In both parts there is a lot of setting Quixote up for situations and then laughing at him behind his back, but it’s more concentrated in the second part. Just about all the major characters in the book, even Sancho and the Don’s closest friends, have no trouble deceiving him and laughing at him. In fact, when a friend comes to deceive Quixote into coming home for a year in the hopes that his “madness” might thereby be cured, he is told by someone else, “May God forgive you the wrong you have done the whole world in trying to bring the most amusing madman in it back to his senses. Do you not see, senor, that the gain by Don Quixote’s sanity can never equal the enjoyment his crazes give? … if it were not uncharitable, I would say may Don Quixote never be cured, for by his recovery we lose not only his own drolleries, but his squire Sancho Panza’s too, any one of which is enough to turn melancholy itself into merriment.” And this laughing at someone who is impaired plus setting him up for further laughs is not my kind of humor, either.
It’s a little crude in a couple of places.
Don Quixote seems pretty foolish at first, but by the end of the book I had grown quite fond of him. More than anyone else in the book, he maintains his integrity. He has his flaws, but he operates under the laws and ideals of chivalry unwaveringly, even when it costs him. As is said of him near the end of the book, he “was always of a gentle disposition and kindly in all his ways, and hence he was beloved, not only by those of his own house, but by all who knew him.”

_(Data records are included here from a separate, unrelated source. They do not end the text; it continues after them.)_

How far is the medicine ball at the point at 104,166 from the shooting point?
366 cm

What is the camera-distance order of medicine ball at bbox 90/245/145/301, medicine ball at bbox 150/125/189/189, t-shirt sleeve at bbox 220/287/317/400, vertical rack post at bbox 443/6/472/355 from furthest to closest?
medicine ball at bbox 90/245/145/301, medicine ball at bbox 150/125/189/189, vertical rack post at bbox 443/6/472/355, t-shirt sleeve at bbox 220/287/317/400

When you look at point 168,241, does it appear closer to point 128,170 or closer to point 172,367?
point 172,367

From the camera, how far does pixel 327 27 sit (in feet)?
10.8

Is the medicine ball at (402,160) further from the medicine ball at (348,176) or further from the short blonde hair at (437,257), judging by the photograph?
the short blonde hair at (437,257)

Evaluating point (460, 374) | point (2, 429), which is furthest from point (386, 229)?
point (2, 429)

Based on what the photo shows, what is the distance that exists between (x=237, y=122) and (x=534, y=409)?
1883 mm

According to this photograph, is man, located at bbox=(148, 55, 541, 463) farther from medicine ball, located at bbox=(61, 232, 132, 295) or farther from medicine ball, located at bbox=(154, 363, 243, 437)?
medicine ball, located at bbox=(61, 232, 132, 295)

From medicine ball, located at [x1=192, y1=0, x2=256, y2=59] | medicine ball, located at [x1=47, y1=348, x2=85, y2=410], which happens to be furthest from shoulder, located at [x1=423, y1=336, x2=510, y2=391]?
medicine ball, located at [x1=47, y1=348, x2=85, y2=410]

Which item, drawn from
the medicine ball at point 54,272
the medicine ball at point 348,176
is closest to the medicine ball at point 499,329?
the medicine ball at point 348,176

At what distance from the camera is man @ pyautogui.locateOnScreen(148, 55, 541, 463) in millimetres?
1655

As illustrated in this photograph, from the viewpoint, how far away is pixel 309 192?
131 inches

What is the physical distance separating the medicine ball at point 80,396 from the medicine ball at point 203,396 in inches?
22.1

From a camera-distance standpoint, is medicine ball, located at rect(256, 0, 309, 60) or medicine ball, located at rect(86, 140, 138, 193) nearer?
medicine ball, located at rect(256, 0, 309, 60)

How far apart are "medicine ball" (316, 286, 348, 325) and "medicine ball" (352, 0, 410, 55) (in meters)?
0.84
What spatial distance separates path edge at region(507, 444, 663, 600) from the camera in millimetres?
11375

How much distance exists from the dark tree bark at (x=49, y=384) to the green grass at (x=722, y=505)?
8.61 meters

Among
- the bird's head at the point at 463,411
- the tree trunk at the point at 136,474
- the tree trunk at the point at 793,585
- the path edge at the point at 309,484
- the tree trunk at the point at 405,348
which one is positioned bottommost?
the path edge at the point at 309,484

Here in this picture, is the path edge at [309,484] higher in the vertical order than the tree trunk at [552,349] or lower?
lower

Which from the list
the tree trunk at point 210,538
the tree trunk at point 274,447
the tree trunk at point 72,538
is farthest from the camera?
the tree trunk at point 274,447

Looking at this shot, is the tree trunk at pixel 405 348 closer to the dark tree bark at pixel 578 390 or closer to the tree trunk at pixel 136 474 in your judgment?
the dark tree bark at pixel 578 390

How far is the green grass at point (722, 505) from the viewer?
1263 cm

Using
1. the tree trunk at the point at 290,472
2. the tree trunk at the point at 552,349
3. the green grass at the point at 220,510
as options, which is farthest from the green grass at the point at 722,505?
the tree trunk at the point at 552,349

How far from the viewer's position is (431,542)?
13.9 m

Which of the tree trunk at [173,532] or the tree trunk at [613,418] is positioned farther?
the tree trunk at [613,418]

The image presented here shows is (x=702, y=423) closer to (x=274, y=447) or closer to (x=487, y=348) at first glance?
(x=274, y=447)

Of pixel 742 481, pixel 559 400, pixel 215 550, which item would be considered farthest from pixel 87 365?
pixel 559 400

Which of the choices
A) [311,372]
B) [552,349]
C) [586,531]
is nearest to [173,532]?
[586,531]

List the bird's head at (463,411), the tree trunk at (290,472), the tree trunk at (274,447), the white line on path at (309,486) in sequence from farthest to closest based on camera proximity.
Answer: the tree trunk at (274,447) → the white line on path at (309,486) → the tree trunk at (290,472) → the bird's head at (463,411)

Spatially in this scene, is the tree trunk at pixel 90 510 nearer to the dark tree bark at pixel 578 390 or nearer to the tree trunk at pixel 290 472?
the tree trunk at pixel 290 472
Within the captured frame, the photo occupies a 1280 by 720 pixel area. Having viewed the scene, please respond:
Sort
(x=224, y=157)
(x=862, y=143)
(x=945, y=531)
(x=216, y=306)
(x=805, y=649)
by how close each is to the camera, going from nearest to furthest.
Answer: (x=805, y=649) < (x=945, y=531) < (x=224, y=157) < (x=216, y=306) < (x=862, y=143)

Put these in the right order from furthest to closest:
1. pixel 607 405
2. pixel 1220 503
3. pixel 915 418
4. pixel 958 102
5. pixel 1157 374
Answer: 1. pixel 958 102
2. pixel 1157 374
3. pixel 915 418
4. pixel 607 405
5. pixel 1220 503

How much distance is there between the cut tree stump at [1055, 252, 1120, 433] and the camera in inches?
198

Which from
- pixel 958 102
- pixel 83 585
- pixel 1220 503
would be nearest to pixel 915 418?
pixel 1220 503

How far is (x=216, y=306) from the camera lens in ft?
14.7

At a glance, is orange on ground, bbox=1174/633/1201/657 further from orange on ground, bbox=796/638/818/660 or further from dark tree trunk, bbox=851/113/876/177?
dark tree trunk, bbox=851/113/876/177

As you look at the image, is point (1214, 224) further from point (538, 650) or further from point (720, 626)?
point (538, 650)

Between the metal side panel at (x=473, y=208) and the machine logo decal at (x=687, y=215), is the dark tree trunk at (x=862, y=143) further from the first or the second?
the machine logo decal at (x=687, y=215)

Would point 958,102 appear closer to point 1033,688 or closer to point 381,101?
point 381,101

So while the book will probably never go down as one of my all-time favorites, I am glad to have read it. I enjoyed much of the writing. It’s nice to know the full story now, especially as cultural references to Quixote abound. I’m listening to Cyrano de Bergerac now, and even that references Quixote. And then there is this recent cartoon from xkcd:
When I was trying to discern which translation would be best to read, I came across this discussion, which said that a newer one might be more accessible to the modern reader, but an older one like John Ormsby’s catches more of the nuances of the original language. And if I am going to read a classic like this, I want those nuances. 🙂 I found a Kindle version of Ormsby’s translation which I would highly recommend, especially his preface. He also gives a brief biography of Cervantes, telling how his travels supplied some of the characterizations and scenes and how he he was a captive in Algiers for a time, which comes out in the character of a soldier in the same situation in the book. He describes how even the geography of La Mancha, for those who know it, lends itself to the irony of the book with what he calls its monotonous landscape with “nothing venerable” about it as being an unlikely place for launching a glorious hero.
I primarily listened to the audiobook narrated superbly by Roy McMillan, with some dipping into the Kindle version already mentioned. The only thing that would have made it better would have been if it had been read with a Spanish accent – that would have enhanced the Spanish flavor of the book. But he did a wonderful job with the different characters’ voices and perfectly portrayed the “unsmiling gravity” of Don Quixote.